- _Required actions_:
a - In the forum thread about binary trees, translate this sentence into Spanish: "A binary tree has only one item in each node."
b - Carry on the forum thread about putting five strings into one binary tree node, starting after its final post.

- _Reading text_:
+ + +

Hi i have about 5 types of strings having information in each string
i need to transfer them into a binarytree so i need them in one node only
i cant work out what i have to do.. every time i add a string it adds a node i want
5 strings = 1 node ... how do i do this?
thanks!
Your question is not particularly clear. Please explain the problem scope more specifically. A binary tree has only one item in each node. A B+ tree can have multiple items in each index node. So, if you want 5 strings/items in each node, you need to implement a B+ or AVL tree. Read Knuth Volume 3, "Sorting and Searching" for good algorithms on doing this. FWIW, Knuth is the "bible" of software engineering.
well this is my classess
Like this?
class binarySearchTree
{
public:
binarySearchTree();
void treeInsert(treeNode *&root, string newItem, string oldItem, string ollItem, string neeItem, string hapItem);binarySearchTree::binarySearchTree() :root(NULL)
{
}
void binarySearchTree::treeInsert(treeNode *&root, string newItem, string oldItem, string ollItem, string neeItem, string hapItem)
{
if(root == NULL)
{
root = new treeNode(newItem), (oldItem), (ollItem), (neeItem), (hapItem);
return;
}
else if (newItem, oldItem, ollItem, neeItem, hapItem < root->data)
{
treeInsert(root->left, newItem, oldItem, ollItem, neeItem, hapItem);
}
else
{
treeInsert(root->right, newItem, oldItem, ollItem, neeItem, hapItem);
}
}//end treeInsert"Like this?" - Not really... "This" is pretty crufty. A pointer to a reference in tht treeInsert() method? Come on. Where did you learn C++? I think that it is time that you spend a few $$ and some time with Lord Knuth, Volume 3, Sorting and Searching...
"Like this?" - Not really... "This" is pretty crufty. A pointer to a reference in tht treeInsert() method? Come on. Where did you learn C++? I think that it is time that you spend a few $$ and some time with Lord Knuth, Volume 3, Sorting and Searching...
thanks you have been a great mentor or "help"
thanks you have been a great mentor or "help"

+ + +

- _Listing_:
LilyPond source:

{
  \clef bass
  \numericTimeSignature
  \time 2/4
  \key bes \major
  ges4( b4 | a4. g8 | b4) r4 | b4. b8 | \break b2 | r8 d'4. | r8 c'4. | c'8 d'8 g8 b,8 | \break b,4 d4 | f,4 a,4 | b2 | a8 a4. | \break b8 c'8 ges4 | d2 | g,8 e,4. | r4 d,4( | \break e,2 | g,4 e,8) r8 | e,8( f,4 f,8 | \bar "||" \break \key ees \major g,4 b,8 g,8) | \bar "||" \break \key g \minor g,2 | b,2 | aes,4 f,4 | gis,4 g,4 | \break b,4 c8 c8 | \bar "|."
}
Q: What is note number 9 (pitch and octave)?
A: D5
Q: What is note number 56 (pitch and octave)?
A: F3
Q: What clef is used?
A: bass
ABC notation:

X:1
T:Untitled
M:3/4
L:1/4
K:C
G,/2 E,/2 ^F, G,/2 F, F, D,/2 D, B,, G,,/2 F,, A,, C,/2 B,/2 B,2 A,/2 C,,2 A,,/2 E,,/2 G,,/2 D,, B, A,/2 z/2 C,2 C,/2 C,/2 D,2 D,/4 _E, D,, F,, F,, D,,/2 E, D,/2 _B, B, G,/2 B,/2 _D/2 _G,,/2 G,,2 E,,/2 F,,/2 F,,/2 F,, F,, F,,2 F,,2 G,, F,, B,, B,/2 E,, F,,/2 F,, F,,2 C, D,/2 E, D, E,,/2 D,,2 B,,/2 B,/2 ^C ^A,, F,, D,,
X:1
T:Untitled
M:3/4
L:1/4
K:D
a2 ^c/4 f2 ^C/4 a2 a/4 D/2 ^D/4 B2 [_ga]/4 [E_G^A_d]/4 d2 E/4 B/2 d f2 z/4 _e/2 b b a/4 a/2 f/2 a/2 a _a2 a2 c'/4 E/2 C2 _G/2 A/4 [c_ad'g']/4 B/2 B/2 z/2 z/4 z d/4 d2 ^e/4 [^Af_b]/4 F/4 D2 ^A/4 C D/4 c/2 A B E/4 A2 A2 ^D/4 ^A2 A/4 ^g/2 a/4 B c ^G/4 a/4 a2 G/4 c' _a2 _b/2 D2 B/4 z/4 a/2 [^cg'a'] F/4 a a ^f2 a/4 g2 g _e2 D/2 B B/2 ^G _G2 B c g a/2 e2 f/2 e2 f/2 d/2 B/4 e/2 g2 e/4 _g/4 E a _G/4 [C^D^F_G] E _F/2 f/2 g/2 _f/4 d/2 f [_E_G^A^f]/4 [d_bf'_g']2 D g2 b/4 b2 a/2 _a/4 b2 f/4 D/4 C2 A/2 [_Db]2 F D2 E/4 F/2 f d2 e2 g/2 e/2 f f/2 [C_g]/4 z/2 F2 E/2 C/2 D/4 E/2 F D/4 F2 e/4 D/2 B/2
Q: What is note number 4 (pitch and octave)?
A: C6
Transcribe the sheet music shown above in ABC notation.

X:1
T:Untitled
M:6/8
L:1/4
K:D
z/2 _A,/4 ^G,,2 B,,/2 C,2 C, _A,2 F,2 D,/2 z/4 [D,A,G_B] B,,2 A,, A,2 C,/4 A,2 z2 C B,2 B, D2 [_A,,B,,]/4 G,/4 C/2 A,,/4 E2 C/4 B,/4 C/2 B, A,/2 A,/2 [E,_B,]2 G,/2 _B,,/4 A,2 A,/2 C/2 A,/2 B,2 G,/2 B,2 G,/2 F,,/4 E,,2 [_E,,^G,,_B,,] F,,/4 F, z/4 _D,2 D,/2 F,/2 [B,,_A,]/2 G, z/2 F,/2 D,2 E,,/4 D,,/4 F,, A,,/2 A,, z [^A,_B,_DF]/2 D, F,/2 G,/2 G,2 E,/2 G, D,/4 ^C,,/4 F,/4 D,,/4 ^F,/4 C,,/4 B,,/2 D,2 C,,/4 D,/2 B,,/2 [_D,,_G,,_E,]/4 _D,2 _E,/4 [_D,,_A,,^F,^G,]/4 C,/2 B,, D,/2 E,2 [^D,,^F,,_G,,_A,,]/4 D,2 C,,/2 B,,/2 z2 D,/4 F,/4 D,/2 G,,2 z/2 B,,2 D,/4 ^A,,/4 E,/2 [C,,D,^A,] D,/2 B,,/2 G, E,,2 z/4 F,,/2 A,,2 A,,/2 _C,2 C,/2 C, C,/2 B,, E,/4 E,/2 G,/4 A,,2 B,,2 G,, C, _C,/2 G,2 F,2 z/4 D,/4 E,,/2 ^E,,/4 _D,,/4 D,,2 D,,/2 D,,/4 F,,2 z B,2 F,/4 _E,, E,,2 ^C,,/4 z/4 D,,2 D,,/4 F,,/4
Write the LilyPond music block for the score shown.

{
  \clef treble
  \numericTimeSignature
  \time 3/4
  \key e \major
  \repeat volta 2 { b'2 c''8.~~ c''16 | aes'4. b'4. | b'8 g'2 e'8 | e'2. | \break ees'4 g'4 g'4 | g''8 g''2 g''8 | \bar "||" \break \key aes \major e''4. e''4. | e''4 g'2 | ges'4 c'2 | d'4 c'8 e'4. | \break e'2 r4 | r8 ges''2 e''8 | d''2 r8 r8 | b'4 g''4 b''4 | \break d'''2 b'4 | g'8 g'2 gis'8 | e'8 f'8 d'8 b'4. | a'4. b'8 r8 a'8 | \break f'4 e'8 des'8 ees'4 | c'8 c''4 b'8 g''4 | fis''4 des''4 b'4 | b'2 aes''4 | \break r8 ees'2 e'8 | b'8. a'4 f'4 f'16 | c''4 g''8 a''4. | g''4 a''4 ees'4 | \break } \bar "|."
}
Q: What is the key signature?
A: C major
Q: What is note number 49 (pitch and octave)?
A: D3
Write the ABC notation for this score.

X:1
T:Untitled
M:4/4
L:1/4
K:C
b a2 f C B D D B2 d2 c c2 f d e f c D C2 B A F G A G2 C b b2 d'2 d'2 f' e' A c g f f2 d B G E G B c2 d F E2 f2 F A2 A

+ + +

- _Task answers_:
a - Un árbol binario tiene solo un elemento en cada nodo.

b -
Sorry, but sometimes I get a bit sarcastic... :-) In any case, just remember the KISS principle. There are a lot of binary tree types. Some allow only one member element per node (a proper binary tree), some that allow more than one member element per node (B+ tree - common in database systems for indexes), and then there are the insert/delete/balance algorithms. This is a complex and complicated domain which is why I referred you to Knuth, who covers all of this in Volume 3 of his seminal work "The Art of Computer Programming".
My opinion is that EVERY computer programmer should have a copy of this set on their book shelf. Also, he recently released volume 4, after about 30 years... I still have to get that one, or a complete copy of the current set. It will only set me back about $172USD on Amazon.com today... :-)
So, I just went on to Amazon.com and ordered the complete 5 volume set of volume 4 - only set me back about $80USD... :-)
im glad your sarcastic most of the times because so am i:)
im asking for help on a forum to get a faster reply then the duration of a book to get posted to my house..in programming you think logically .. am i right
Creating a B+ or AVL tree program is not trivial. Having documentation (book or online form) available is most helpful. Here is the Wikipedia link for AVL trees: http://en.wikipedia.org/wiki/AVL_tree
Note that there is a link to a C++ implementation of the algorithm at the bottom of the article.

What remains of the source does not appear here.